## Document text
☆ ☆ ☆ ☆ ☆

|Rokkasho (Image: JNFL
The long-delayed reprocessing plant at Rokkasho-mura in Japan has passed a significant commissioning milestone, proving its vitrification lines and moving it towards operation.
A test completed this week successfully trapped highly radioactive materials from 70 litres of liquid waste within 25 glass 'logs'. This test of the 'A' vitrification line follows a similar successful trial at the 'B' line in January and completes an active test run of the entire reprocessing plant that began in January 2008.
Vitrification is the end of the reprocessing operation, which starts with the input of used reactor fuel. This is chopped up and dissolved in acid before the resulting liquor is chemically processed to recover reusable uranium and plutonium. This mix is kept for recycling into new reactor fuel, while the waste liquor goes to vitrification. In the resulting glass form, the wastes are ready for long-term storage and permanent disposal at much smaller volume than the original reactor fuel.
The Rokkasho plant took 13 years to build and its commissioning since 2006 has been extremely slow. Serious delays followed an incident when ceiling bricks in the glass furnace fell down, causing molten glass containing waste to stick on some surfaces.
The plant is owned and operated by Japan Nuclear Fuels Ltd (JNFL), which designed the vitrification unit to go with the reprocessing section supplied by Areva. JNFL needs to secure a licence from the Nuclear Regulation Authority before putting Rokkasho to work on reprocessing Japan's national stockpiles of used reactor fuel, currently slated to begin in October. Despite the uncertainty over nuclear power's future in Japan, the country's waste management policy remains centred on reprocessing before underground disposal.

☆ ☆ ☆ ☆ ☆

## Given records
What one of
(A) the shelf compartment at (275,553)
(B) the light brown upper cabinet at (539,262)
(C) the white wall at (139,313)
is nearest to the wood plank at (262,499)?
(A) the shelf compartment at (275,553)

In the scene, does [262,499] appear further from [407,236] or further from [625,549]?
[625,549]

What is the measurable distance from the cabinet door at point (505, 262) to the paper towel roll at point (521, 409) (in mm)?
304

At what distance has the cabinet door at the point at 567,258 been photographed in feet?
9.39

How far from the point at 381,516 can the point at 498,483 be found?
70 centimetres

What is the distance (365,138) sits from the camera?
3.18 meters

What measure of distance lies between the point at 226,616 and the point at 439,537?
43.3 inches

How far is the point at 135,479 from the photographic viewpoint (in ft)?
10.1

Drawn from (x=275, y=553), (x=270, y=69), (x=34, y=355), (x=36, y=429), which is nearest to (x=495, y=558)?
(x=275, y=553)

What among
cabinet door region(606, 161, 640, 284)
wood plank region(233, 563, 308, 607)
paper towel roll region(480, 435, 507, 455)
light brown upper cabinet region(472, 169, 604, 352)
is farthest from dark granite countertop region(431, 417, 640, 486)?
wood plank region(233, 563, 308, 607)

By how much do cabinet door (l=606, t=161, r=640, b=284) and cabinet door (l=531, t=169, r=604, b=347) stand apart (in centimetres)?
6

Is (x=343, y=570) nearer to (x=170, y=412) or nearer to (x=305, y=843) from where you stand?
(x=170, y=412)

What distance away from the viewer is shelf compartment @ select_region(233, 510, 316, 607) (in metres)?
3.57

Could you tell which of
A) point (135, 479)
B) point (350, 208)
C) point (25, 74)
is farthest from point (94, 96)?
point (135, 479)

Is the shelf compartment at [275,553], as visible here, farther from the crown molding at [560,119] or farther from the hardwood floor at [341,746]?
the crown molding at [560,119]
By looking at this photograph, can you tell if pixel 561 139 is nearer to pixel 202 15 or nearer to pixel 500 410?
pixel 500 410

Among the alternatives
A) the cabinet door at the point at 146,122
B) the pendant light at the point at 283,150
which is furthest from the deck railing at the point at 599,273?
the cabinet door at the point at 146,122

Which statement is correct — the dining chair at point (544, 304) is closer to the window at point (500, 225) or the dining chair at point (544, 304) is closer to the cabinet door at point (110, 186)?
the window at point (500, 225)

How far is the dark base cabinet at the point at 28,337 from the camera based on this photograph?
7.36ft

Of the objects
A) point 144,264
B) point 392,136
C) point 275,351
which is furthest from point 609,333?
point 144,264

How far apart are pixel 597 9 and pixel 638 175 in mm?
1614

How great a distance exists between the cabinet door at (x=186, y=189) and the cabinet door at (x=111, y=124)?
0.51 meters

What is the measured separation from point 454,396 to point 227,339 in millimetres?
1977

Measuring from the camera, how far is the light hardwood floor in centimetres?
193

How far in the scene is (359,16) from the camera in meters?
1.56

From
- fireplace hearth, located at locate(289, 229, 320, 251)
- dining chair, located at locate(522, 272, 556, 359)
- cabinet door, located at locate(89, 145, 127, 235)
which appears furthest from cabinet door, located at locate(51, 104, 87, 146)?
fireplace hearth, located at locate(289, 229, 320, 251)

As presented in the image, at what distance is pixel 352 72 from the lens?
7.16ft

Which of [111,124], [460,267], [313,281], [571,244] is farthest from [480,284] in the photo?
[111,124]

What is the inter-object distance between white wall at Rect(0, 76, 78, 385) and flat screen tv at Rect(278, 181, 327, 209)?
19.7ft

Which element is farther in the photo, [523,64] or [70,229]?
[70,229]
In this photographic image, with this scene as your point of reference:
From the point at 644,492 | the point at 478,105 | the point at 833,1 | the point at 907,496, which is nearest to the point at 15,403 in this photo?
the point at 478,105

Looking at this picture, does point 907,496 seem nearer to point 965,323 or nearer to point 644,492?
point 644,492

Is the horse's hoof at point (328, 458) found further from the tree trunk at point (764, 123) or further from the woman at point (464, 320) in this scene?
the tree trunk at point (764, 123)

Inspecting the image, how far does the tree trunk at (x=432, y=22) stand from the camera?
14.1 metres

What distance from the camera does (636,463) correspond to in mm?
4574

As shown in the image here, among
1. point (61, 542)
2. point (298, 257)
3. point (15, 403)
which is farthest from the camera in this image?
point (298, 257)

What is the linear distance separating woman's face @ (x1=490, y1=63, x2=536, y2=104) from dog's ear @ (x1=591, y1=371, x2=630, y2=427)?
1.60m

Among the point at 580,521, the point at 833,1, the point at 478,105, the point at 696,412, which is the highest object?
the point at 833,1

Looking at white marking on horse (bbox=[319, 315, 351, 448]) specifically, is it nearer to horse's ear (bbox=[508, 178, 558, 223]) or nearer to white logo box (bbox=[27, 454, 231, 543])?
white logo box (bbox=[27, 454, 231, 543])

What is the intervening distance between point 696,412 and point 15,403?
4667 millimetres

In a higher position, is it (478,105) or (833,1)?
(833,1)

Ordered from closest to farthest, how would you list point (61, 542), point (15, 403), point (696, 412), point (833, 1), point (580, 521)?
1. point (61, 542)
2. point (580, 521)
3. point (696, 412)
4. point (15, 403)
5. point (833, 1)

☆ ☆ ☆ ☆ ☆

## Assignment
Answer these questions from the article on the Rokkasho reprocessing plant.
(a) How many glass logs trapped the waste from 70 liters of liquid waste in the test of the 'A' line?
(b) How many years did the Rokkasho plant take to build?
(c) Which company supplied the reprocessing section of the plant?

## Task response
(a) 25 glass logs.
(b) 13 years.
(c) Areva.